Homework Assignment #3

Question #1

Using the built-in iris dataset:

  1. write a for() loop or use lapply() to test whether each numeric column in the iris dataset is normally distributed using the shapiro.test() function, and print out the p-value from this test you must write a for() loop or use lapply() to get credit for this question
  2. make a histogram of each iris numeric variable
  3. create a highly skewed variable by raising the values of iris$Sepal.Length to the 10th power (calculated like this: iris$Sepal.Length^10).
  4. make a histogram of this highly skewed variable
  5. calculate the mean and median of this highly skewed variable
  6. explain in words WHY these mean and median values are so different.

Question #2

The zipped folder genetic_sequences.zip contains 100 .csv files, each of which contains fake genetic sequence data. Each file represents a partial genetic sequence for an individual person. Unzip this folder, then do the following:

  1. On average, what is the proportion of Guanine (G) represented in each person’s genetic sample? (Hint: first think about how you would do this for 1 of the csv files, and write the code to do so.
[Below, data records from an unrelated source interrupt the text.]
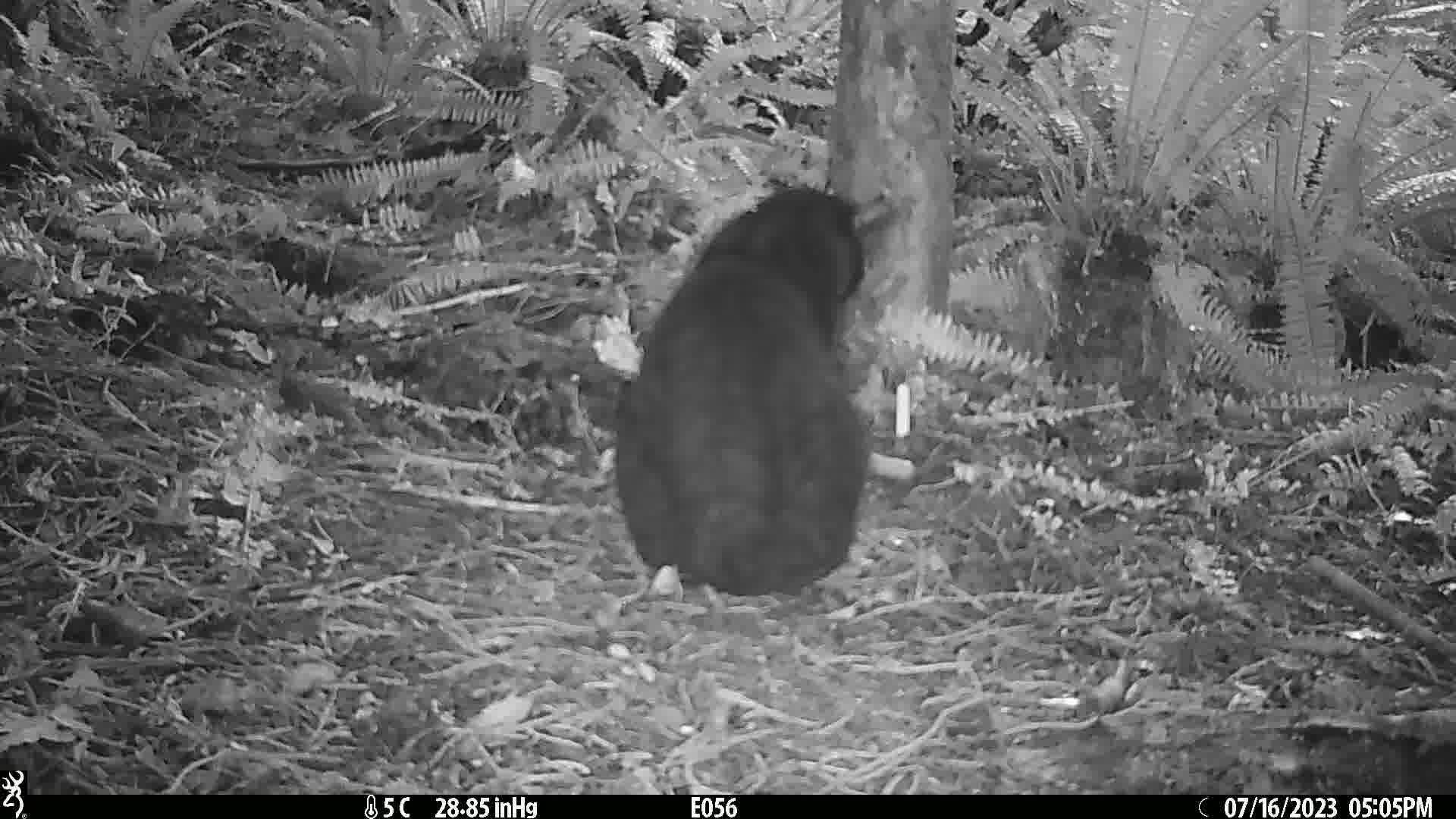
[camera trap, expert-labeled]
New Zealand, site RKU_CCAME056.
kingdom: Animalia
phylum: Chordata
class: Mammalia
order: Carnivora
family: Felidae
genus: Felis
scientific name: Felis catus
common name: domestic cat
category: cat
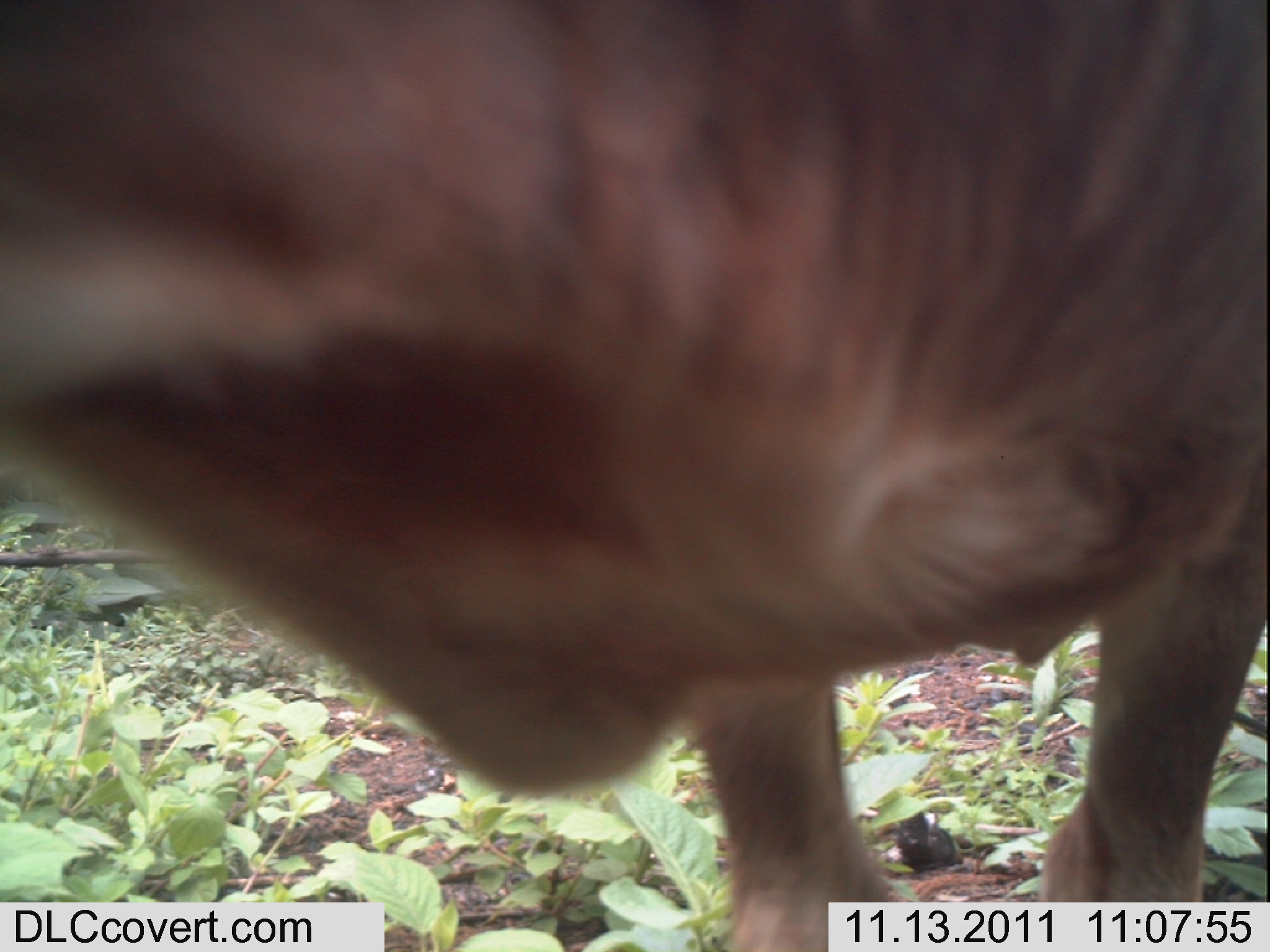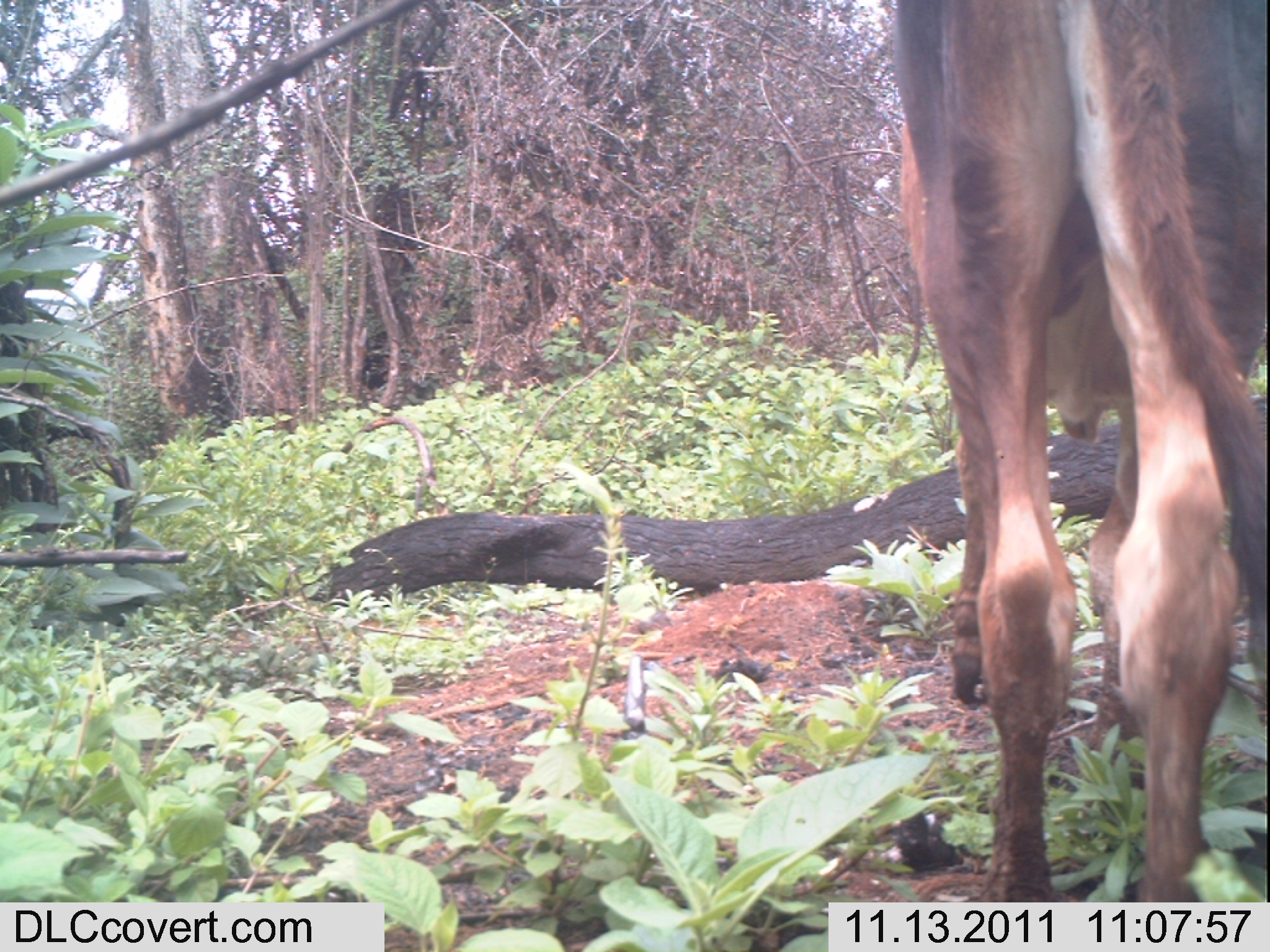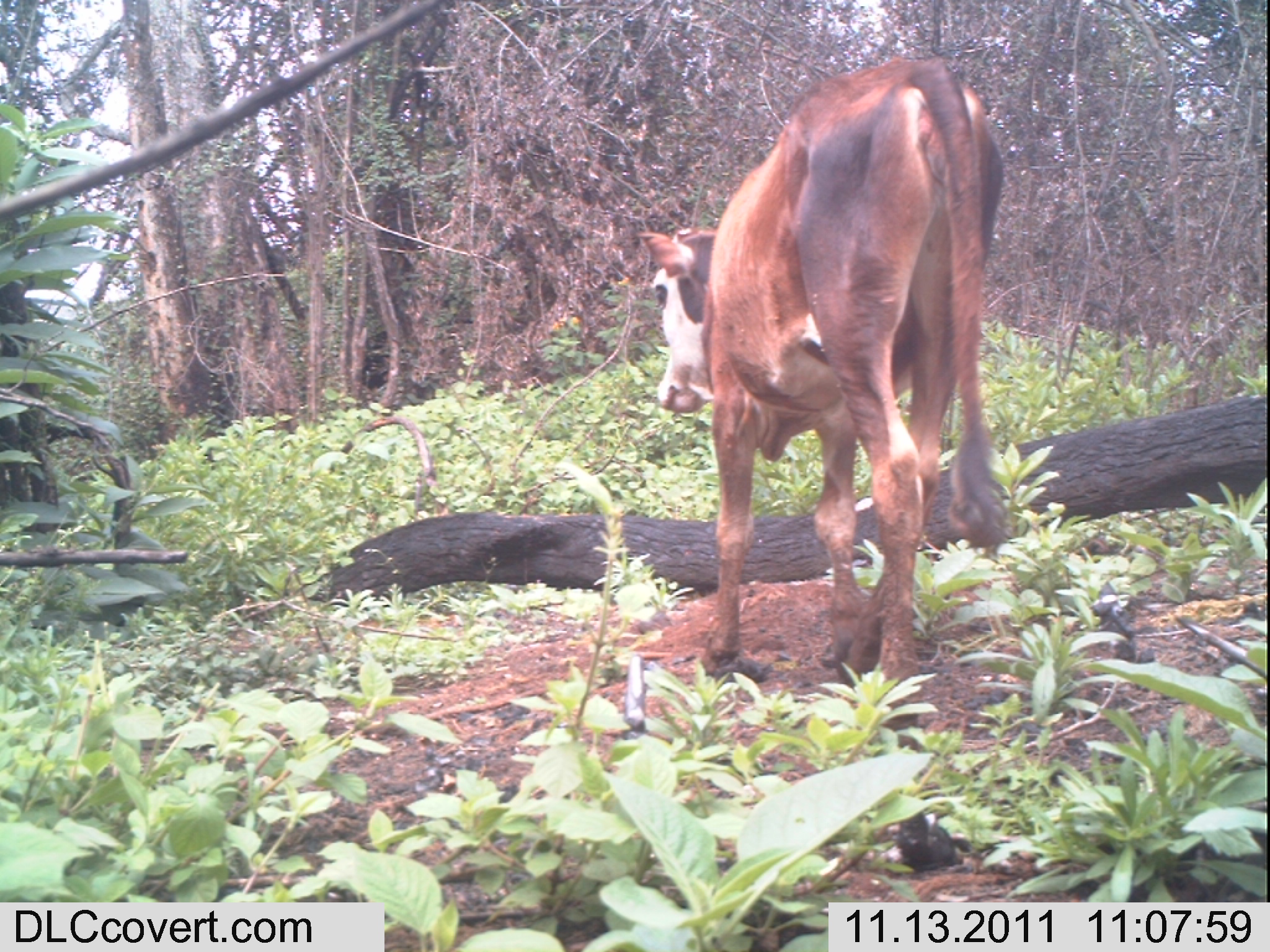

Then write a for() loop or use lapply() to apply your code to all 100 files. Hint2: you can use this code list.files("path/to/folder",full.names=TRUE) to list the complete file path for all files in a folder. This will be helpful when trying to loop over all 100 files!)
  2. make a histogram of the proportion of Guanine (G) represented in each person’s genetic sample.
  3. Describe the shape of the distribution in part 2b. Is this distribution normal (i.e Gaussian, i.e. is it a Bell curve?). Justify your answer.